For some 20 years, the 83-foot converted Coast Guard yacht belonging to Alonzo Decker Jr., of the Black & Decker tool company, plied its way up the Patuxent for the rail-bird season.
Often, the yacht anchored by Mount Calvert, Eddie Brown's place and once the seat of Prince George's County. On many occasions, Decker engaged Edna Greenwell to arrange for the pole pushers. Decker, who sold his boat when he bought an Eastern Shore farm several years ago, said he quit rail-bird hunting in the 1960s because "the pushers disappeared and the birds seemed to be disappearing."
On a recent trip to Southern Maryland, Decker's wife, Virginia, paid an unexpected visit on Edna Greenwell. "The fun part for me was she recognized me," Decker said. "She hadn't changed a bit."
A half-dozen skiffs sit at water's edge at Pig Point, but they belong to locals and aren't for hire, said Edna Greenwell. She didn't want her sons to become pushers, and they didn't. "It's too hard a work, and they can do better," she said. "They never pushed a soul, only themselves."
In the tradition's waning years, pushers made as much as $20 a tide, according to Buddy Sunderland, 56, who did it in high school and whose father before him pushed for hunters from Edna Greenwell's at Pig Point.
Raymond Whittington, who is Sunderland's uncle, began pushing in 1920, when he was 14. Half a dozen pushers worked from his family's landing. "I'm the only one living," he said. "Early in the morning was always the best. We used to say the birds jumped better. . . . If you had good, high water, it wasn't too bad a job. But if you had just an ordinary tide and not too much water, it was just a terrible, terrible job."
"It ain't nothing to me," shrugged Leroy Harper, who mainly raises vegetables these days on 22 acres behind his house in Croom.

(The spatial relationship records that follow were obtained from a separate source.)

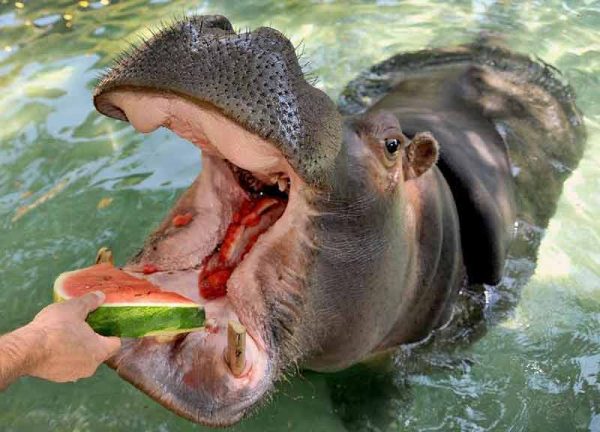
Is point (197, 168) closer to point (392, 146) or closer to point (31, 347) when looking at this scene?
point (392, 146)

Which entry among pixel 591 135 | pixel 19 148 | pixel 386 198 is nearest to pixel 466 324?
pixel 386 198

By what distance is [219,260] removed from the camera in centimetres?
270

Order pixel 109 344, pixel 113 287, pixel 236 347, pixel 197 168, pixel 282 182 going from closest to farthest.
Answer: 1. pixel 109 344
2. pixel 236 347
3. pixel 113 287
4. pixel 282 182
5. pixel 197 168

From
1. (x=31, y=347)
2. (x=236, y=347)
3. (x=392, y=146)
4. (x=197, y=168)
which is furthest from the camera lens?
(x=197, y=168)

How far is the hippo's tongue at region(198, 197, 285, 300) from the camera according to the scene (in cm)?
264

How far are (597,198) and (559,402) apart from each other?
1783 mm

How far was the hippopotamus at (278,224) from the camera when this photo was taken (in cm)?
217

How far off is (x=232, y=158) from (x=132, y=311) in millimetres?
568

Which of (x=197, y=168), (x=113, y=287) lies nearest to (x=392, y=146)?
(x=113, y=287)

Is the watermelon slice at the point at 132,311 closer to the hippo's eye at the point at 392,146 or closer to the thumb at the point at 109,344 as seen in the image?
the thumb at the point at 109,344

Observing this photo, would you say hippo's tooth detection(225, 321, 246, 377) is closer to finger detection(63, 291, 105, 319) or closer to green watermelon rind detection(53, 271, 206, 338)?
green watermelon rind detection(53, 271, 206, 338)

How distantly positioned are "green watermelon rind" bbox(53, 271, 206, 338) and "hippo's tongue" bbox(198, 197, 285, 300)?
40cm

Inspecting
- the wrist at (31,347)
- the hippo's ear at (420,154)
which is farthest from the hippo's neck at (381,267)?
the wrist at (31,347)

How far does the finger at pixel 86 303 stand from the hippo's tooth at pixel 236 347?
0.40 meters
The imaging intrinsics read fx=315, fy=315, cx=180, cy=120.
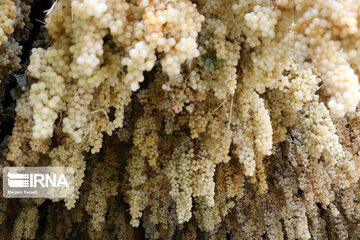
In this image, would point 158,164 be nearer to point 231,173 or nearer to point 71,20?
point 231,173

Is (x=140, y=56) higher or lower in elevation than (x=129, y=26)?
lower

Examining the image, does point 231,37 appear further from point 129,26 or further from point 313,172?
point 313,172

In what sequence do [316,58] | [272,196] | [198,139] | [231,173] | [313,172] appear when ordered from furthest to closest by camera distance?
1. [272,196]
2. [313,172]
3. [231,173]
4. [198,139]
5. [316,58]

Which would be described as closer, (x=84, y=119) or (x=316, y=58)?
(x=316, y=58)

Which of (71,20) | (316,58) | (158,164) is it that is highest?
(71,20)

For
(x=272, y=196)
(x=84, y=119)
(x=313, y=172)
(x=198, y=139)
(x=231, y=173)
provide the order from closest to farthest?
(x=84, y=119)
(x=198, y=139)
(x=231, y=173)
(x=313, y=172)
(x=272, y=196)

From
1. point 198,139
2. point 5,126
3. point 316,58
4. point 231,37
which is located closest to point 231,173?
point 198,139

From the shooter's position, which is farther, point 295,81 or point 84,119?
point 295,81

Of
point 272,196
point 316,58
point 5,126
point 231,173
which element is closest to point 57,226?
point 5,126

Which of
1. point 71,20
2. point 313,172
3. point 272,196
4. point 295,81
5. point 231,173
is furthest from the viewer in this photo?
point 272,196
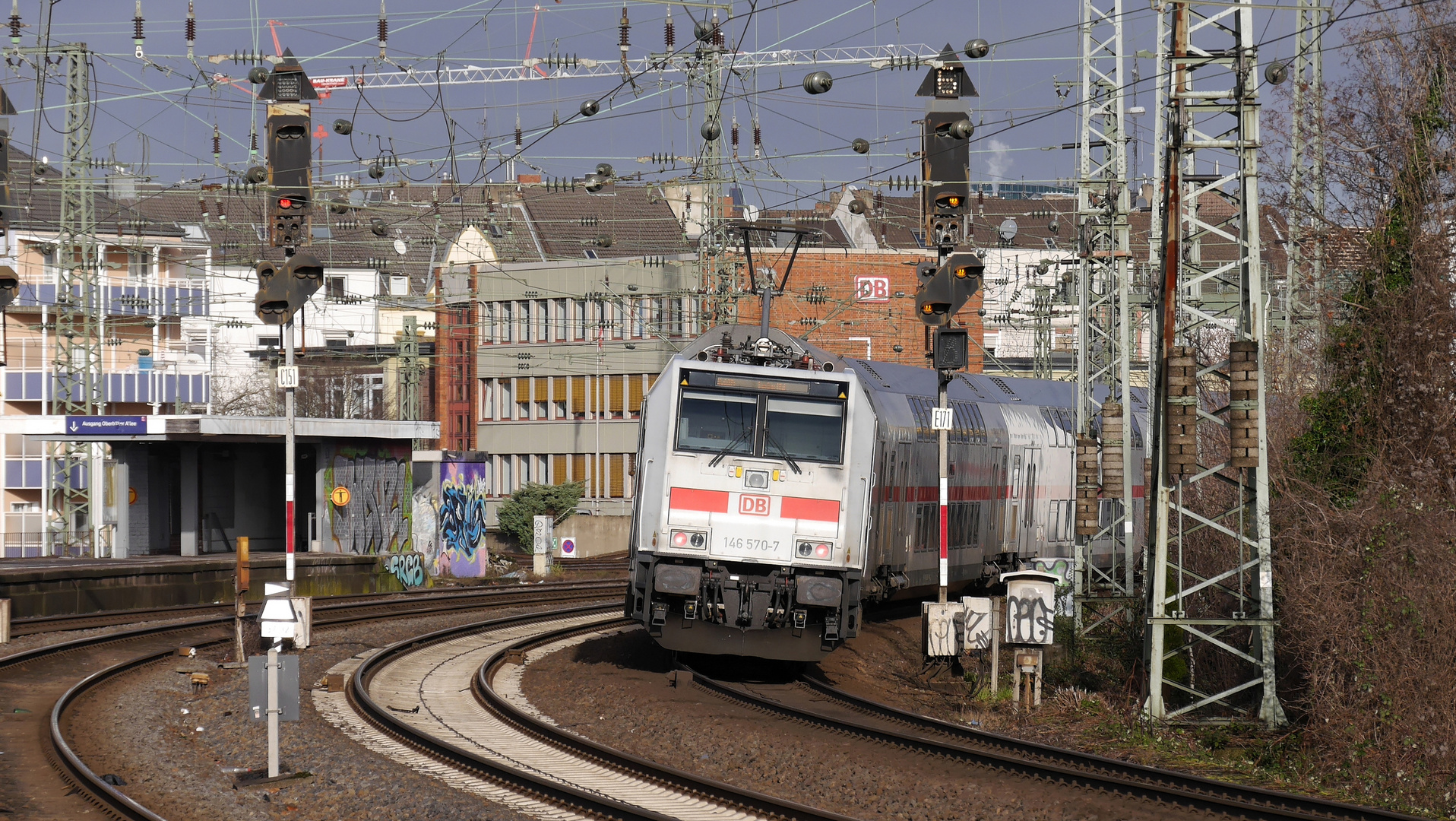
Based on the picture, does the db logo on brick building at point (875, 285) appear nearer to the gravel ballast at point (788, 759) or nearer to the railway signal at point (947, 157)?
the railway signal at point (947, 157)

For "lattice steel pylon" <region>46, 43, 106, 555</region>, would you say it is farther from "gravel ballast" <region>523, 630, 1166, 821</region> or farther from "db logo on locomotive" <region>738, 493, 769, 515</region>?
"db logo on locomotive" <region>738, 493, 769, 515</region>

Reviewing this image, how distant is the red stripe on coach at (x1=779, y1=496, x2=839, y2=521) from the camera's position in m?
18.1

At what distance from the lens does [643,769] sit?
13.9 m

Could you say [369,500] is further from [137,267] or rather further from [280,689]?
[137,267]

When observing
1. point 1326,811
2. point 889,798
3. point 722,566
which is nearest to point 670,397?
point 722,566

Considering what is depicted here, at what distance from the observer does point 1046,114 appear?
28.0 metres

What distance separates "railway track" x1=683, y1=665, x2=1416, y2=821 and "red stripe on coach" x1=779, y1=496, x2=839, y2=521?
2167 mm

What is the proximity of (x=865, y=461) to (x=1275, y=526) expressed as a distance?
479 centimetres

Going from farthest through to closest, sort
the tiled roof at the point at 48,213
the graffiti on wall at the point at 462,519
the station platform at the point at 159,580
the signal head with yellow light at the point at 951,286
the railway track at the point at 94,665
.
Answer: the tiled roof at the point at 48,213, the graffiti on wall at the point at 462,519, the station platform at the point at 159,580, the signal head with yellow light at the point at 951,286, the railway track at the point at 94,665

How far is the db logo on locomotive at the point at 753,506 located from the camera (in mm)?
18078

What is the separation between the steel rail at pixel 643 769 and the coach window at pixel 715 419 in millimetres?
3802

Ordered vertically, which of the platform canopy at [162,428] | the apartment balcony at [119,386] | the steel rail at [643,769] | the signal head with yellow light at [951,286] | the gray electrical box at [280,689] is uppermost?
the signal head with yellow light at [951,286]

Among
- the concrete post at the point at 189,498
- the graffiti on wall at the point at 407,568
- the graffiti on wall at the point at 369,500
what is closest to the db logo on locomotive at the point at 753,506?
the graffiti on wall at the point at 407,568

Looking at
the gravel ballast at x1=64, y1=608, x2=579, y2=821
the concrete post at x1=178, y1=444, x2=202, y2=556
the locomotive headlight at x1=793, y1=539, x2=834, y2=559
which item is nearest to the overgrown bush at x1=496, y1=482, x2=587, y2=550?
the concrete post at x1=178, y1=444, x2=202, y2=556
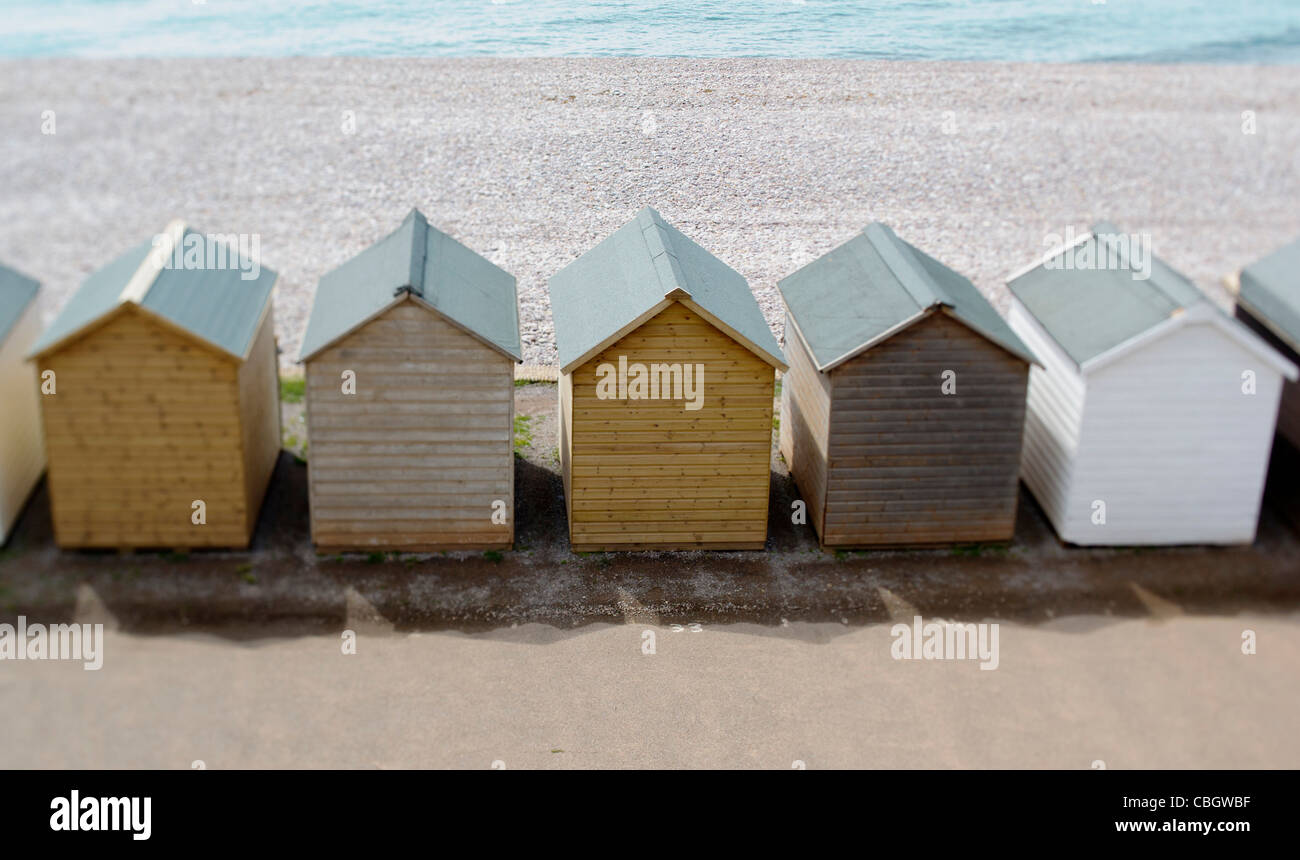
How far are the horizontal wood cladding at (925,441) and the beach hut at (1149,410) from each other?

But the river just isn't what it used to be, Harper said as Eddie Brown piloted his powerboat, a wooden skiff tied to its stern, to the marsh. "That was a good pushin' marsh," said Harper, pointing off to the left. "It's all filled in now. I think the marsh has filled up more and more every year."
The boat powered into a channel, where Harper and Brown boarded the skiff. The legal limit is 15 birds; it had once been a hundred. They poled through the marsh on both sides but couldn't raise a rail bird. Brown felled a single blackbird.
"I don't believe the birds are there. We didn't see a one today," Leroy Harper said.
"We can't win 'em all, can we?" said Brown. "Ain't nothing out there but hard work, Leroy."